Narendra Modi
Narendra Modi after he won the general elections last year.Twitter/ Narendra Modi

The US investors, who remain "overweight" in the country, complain that they haven't observed any change on the ground even after the Narendra Modi-led government completed one year in power in India, according to a report by a leading American bank.

"We met equity investors in New York and Boston last week. While almost all are overweight on Indian equities, there are indubitable concerns that nothing is really changing on the ground,"  Indranil Sen Gupta, India economist at Bank of America-Merrill Lynch (BofA-ML), told NDTV Profit.

The bank expects the Reserve Bank of India (RBI) governor, Raghuram Rajan, to cut key policy rates by 25bps at its next meeting on 2 June.

The US-based brokerage firm said that the rate cuts by RBI will have more impact on growth than "big ticket reforms".

"There is greater acceptance of our standing view that the turn in the growth cycle will depend far more on the global economic cycle and lending rate cuts at home rather than reforms," he said.

The bank expects the RBI to pause after a rate cut in June so as to assess how markets react to expected interest rate hike by the US Federal Reserve in September.

The Federal Reserve hike, earnings, and Bihar polls would be the "biggest swing factors" for the domestic markets in the coming months, he said.

He highlighted that RBI's move to cut rates can only be helpful in reviving the economy and reforms don't have to play a priority role, a view that sharply contrasts with other investors, who pulled out money from the domestic stock and debt markets, disappointed over the slow pace of reforms.

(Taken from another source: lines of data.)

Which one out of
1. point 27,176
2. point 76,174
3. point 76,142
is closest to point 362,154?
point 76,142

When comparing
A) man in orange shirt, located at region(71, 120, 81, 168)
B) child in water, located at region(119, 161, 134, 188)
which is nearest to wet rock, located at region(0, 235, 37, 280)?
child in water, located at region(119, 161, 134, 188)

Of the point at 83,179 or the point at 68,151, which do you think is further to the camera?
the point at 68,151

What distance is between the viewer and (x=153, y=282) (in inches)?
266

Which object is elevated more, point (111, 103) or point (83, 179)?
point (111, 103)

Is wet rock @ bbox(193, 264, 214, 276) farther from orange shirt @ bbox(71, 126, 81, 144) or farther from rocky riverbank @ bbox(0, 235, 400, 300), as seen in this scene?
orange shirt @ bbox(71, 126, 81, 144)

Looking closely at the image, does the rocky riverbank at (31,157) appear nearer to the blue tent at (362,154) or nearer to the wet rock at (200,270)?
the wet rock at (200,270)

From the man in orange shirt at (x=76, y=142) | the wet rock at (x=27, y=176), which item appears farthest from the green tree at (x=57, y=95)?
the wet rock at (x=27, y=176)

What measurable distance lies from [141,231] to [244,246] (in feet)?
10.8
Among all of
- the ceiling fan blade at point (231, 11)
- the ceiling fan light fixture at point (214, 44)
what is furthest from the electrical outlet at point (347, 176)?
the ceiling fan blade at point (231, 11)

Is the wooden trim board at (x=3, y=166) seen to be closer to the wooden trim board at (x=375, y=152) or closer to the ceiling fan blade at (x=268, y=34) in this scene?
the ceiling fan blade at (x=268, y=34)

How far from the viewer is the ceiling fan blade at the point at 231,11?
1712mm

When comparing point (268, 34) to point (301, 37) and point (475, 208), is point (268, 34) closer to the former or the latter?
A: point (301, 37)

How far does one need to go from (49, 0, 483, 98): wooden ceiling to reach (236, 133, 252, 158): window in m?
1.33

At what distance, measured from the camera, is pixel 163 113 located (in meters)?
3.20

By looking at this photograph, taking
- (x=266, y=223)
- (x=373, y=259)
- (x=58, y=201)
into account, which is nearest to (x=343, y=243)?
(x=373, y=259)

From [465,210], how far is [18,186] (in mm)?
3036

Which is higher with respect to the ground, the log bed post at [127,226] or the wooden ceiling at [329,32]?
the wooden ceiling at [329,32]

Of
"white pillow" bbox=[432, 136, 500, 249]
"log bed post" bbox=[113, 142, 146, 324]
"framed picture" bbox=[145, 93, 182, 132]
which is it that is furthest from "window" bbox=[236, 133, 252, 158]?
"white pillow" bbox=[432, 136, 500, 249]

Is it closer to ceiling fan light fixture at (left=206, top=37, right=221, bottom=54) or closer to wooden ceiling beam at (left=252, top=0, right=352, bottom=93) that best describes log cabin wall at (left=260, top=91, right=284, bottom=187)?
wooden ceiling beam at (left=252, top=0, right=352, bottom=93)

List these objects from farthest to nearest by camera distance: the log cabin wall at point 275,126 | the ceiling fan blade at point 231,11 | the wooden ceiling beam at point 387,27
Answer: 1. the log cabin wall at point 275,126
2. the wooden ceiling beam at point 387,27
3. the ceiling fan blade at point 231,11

"Reforms will raise potential growth medium-term and the result will come only in say 5 to 10 years," Gupta further said, indicating the impact of the 1991 reforms that resulted in potential growth after almost 10 years.

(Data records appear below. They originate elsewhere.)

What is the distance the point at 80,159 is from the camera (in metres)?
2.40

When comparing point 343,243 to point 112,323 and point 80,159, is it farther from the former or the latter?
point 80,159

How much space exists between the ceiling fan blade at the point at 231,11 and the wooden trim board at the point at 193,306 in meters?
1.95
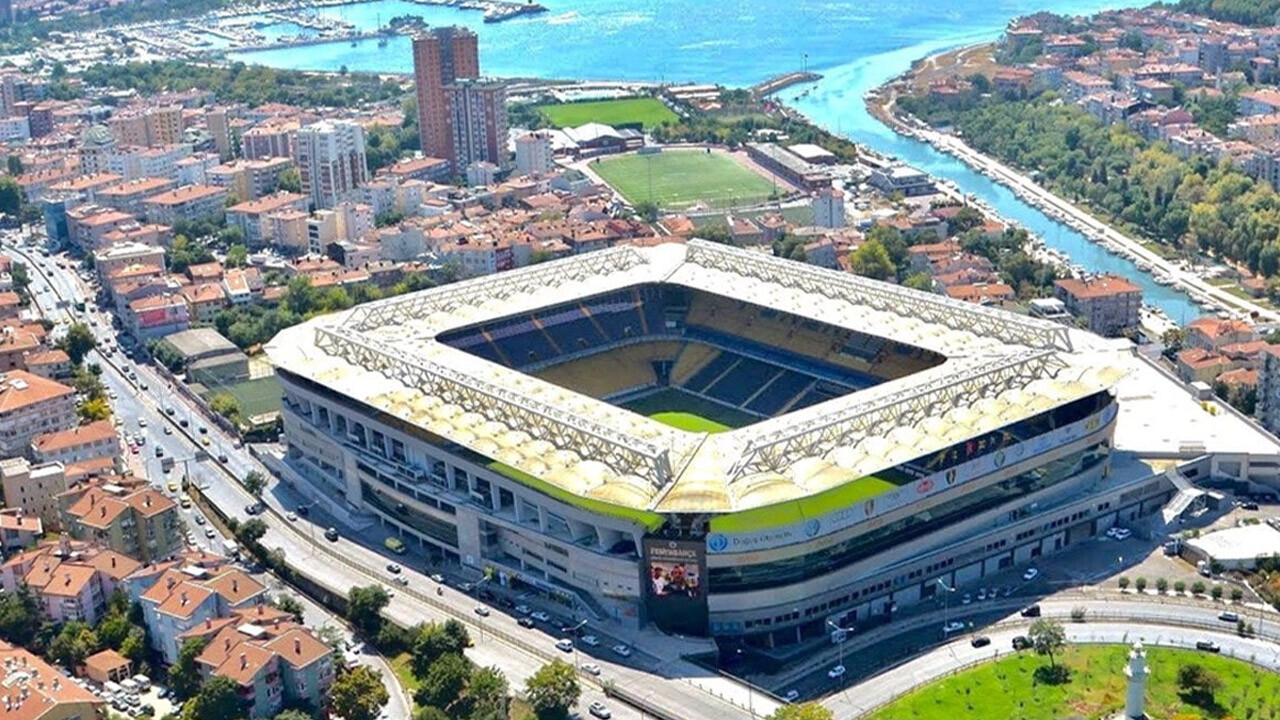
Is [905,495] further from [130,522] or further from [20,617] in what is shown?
[20,617]

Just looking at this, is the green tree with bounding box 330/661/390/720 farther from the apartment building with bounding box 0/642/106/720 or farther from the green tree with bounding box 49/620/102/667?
the green tree with bounding box 49/620/102/667

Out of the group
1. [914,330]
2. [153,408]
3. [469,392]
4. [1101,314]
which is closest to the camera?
[469,392]

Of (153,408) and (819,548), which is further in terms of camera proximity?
(153,408)

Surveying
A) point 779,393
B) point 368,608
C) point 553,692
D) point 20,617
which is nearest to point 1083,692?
point 553,692

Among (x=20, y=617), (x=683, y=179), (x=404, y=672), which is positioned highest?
(x=20, y=617)

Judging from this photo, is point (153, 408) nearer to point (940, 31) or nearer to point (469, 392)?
point (469, 392)

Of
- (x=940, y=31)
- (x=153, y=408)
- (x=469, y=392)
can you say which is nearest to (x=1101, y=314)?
(x=469, y=392)
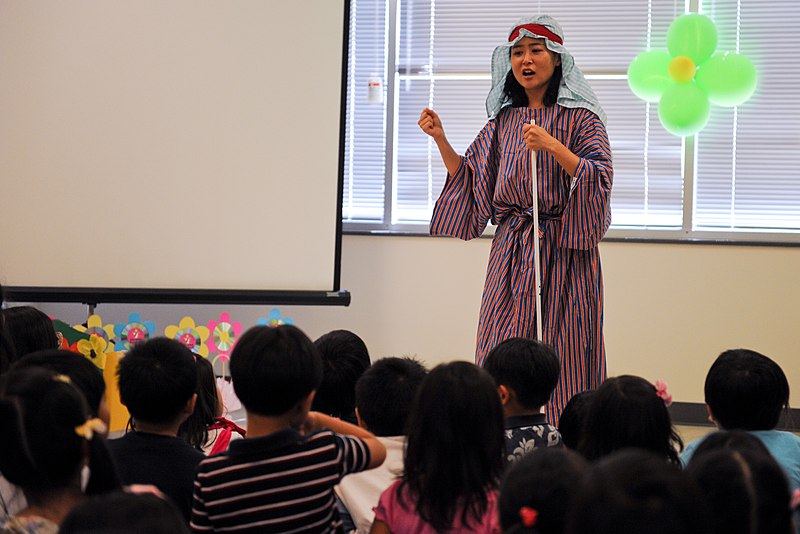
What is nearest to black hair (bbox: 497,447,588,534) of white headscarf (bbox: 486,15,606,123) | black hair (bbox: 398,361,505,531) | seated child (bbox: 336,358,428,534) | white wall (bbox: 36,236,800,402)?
black hair (bbox: 398,361,505,531)

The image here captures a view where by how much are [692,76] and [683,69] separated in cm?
5

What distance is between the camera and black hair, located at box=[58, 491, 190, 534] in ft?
3.43

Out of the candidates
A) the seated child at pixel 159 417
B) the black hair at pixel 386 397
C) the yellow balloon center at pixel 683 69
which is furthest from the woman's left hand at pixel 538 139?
the yellow balloon center at pixel 683 69

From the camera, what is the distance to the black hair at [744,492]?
3.74ft

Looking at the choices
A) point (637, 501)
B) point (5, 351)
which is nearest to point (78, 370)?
point (5, 351)

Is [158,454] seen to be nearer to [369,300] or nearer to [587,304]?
[587,304]

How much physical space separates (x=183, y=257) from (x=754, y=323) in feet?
8.40

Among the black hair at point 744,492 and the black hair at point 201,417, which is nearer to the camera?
the black hair at point 744,492

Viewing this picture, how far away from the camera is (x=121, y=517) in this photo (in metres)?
1.06

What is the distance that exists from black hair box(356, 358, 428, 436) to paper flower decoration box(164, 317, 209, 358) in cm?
226

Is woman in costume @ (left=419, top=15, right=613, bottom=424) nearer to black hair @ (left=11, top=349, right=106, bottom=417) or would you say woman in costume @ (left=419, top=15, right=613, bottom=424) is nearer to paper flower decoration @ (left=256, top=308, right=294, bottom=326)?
black hair @ (left=11, top=349, right=106, bottom=417)

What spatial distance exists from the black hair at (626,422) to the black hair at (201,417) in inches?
36.2

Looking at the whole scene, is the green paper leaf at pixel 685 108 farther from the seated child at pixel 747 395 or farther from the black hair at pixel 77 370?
the black hair at pixel 77 370

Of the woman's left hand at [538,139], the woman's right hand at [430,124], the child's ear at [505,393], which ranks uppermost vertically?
the woman's right hand at [430,124]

The American bank believes the strength in the global economy to play a major role in pushing the country's growth higher and not the government which rules it.

"The Indian growth cycle depends far more on the global growth cycle rather than who rules in New Delhi," Gupta said.

Further, he expects India to emerge as the second-largest emerging market after China this year, with its gross domestic product (GDP) growth surpassing that of Brazil and Russia, this year.

Gupta also disagrees with the expectations that goods and services tax (GST) will have a huge positive impact on the GDP growth saying the markets are excessively pricing in advantages of GST.